Given exercise. According to the June PPI article, what consensus forecast did the 5.5% year-over-year reading come in below?

Passage shown.
US PPI Cools to 5.5% (June 2026): Why the Soft Confirmation Print Weighs on the Dollar

US producer inflation cooled sharply in June: final-demand PPI fell 0.3% on the month and slowed to 5.5% year-over-year — well below the 6.2% consensus and down from a downwardly revised 6.0% in May (first reported at 6.5%). The core measure — final demand less foods, energy and trade services — rose just 0.1% on the month and 5.1% over the year, confirming the disinflation was broad rather than merely an energy artefact. Landing one day after a soft June CPI, the print reinforced the "peak passed" read, pulled July Fed-hike odds lower, and left the dollar on the back foot through the interest-rate factor.

This is a case where reading the fundamentals beats reading the price. A dollar chart on 15 July shows you that the greenback moved, but not whether the move came from energy the Fed largely looks through, from core services it weights heavily, or from a shift in July rate-hike odds. PPI matters precisely because it sits one step up the pipeline from CPI — and because parts of it feed straight into the PCE gauge the Fed actually targets. This month the pipeline and the consumer print told the same story.

Key takeaways
  • June final-demand PPI fell 0.3% m/m and rose 5.5% y/y — below the 6.2% consensus and down from May's revised 6.0% (initially 6.5%), the first deceleration after four straight monthly accelerations.
  • The core measure (ex foods, energy and trade services) rose only 0.1% m/m / 5.1% y/y — soft underneath, so the cooling was not just an energy story.
  • June's oil retreat after the US–Iran ceasefire drove the energy component lower — exactly the swing factor flagged going in.
  • Arriving a day after June CPI cooled to 3.5% (core 2.6%), PPI confirmed the disinflation and lowered the June PCE nowcast the Fed sees before 28–29 July.

Scene-based reasoning entries.
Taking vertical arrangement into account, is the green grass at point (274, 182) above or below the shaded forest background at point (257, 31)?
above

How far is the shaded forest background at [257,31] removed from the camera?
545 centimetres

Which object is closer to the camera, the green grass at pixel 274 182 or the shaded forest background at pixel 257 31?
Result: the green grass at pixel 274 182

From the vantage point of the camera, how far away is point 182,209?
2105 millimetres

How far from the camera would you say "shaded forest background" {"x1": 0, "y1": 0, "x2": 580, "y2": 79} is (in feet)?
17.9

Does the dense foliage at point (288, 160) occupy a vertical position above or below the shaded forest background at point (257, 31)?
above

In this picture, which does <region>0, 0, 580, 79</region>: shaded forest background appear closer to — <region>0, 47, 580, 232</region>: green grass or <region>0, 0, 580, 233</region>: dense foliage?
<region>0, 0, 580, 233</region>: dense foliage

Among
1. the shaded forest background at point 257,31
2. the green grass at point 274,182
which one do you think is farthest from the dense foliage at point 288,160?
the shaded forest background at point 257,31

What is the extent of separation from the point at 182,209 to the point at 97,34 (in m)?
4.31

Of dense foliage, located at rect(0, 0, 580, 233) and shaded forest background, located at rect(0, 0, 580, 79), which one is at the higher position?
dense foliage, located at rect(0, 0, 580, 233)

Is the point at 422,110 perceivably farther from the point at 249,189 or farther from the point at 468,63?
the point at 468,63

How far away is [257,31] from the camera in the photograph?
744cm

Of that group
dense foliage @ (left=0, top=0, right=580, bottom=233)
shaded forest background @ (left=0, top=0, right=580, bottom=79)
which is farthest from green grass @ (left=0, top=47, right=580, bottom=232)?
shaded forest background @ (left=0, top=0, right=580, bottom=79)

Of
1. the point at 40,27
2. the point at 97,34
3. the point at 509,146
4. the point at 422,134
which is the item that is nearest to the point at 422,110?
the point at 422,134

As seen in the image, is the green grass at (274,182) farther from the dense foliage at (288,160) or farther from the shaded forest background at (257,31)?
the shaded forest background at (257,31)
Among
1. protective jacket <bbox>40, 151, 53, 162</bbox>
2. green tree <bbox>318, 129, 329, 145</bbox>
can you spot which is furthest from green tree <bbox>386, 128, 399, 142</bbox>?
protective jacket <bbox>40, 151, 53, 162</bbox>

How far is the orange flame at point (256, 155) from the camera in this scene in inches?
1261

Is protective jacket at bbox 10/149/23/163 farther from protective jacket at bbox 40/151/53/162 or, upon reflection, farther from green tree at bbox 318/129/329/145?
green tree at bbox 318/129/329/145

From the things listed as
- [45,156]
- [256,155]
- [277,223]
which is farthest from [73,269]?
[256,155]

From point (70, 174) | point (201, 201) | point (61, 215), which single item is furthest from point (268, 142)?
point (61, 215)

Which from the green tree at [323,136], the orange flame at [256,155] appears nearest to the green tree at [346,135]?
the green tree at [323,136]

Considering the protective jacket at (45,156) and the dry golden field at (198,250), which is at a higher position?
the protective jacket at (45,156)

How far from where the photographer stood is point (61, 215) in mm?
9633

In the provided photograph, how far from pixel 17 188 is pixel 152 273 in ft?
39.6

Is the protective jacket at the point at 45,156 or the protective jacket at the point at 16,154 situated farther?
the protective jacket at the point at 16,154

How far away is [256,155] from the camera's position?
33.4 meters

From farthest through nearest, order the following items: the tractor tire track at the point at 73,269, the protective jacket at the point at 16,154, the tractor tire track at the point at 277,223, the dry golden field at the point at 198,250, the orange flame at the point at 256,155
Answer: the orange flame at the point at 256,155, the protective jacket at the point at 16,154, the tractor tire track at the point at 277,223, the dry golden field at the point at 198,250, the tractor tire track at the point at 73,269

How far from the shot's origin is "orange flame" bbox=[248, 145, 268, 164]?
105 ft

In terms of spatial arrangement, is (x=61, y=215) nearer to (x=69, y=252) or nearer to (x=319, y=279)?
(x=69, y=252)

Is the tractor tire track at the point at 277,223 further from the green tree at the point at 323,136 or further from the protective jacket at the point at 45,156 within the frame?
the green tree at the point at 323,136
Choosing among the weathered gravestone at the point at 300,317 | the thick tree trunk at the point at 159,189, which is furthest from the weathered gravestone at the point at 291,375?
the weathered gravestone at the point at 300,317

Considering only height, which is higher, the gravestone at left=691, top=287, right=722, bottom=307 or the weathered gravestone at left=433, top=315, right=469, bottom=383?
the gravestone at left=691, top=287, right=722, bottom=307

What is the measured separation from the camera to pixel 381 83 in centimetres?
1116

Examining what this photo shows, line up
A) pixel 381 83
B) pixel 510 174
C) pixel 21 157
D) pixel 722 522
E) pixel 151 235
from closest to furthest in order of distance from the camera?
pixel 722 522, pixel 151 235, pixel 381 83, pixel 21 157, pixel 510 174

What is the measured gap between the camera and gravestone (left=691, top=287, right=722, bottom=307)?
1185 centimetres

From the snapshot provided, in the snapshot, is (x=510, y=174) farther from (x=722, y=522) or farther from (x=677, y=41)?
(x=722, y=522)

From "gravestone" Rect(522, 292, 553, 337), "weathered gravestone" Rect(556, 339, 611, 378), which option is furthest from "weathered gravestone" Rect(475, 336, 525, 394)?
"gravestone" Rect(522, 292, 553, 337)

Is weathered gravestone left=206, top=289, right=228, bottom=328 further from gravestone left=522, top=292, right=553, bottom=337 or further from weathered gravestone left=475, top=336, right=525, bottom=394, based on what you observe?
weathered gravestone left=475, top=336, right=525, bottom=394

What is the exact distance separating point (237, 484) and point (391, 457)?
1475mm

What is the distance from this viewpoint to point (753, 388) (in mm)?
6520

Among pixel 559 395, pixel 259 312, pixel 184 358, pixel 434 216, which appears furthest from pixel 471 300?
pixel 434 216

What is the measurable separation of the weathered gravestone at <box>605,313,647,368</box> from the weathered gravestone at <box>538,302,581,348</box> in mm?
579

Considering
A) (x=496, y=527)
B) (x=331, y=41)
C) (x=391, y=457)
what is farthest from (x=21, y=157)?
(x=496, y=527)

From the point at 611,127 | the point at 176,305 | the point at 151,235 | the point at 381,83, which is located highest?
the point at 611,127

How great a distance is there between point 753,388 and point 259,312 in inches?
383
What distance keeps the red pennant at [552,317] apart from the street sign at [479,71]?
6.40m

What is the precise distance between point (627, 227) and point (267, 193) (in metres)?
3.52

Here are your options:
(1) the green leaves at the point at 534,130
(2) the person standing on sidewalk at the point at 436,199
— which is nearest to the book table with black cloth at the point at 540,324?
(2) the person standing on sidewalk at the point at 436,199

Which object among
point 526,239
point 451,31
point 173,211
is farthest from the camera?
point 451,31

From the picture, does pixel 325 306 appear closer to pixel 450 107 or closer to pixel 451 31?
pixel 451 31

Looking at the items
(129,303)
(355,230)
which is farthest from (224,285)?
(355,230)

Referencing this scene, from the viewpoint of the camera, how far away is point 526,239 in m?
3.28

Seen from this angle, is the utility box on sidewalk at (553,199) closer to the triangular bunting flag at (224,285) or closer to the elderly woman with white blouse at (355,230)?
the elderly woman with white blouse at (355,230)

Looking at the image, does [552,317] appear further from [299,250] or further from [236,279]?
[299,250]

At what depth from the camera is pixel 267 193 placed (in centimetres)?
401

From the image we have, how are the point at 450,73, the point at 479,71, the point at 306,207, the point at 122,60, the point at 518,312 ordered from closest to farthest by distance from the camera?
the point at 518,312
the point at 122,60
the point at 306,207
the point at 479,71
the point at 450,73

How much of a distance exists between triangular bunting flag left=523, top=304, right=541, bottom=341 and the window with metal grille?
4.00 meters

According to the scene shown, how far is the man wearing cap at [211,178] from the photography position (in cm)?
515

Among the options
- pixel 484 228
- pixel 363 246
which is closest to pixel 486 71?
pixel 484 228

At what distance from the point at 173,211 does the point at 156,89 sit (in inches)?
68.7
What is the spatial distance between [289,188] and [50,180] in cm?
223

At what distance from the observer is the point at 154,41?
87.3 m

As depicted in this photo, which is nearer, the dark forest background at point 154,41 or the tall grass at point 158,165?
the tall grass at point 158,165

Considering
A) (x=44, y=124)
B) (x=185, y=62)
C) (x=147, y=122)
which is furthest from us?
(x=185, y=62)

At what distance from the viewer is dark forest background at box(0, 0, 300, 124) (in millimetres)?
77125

Correct response. The consensus was 6.2%.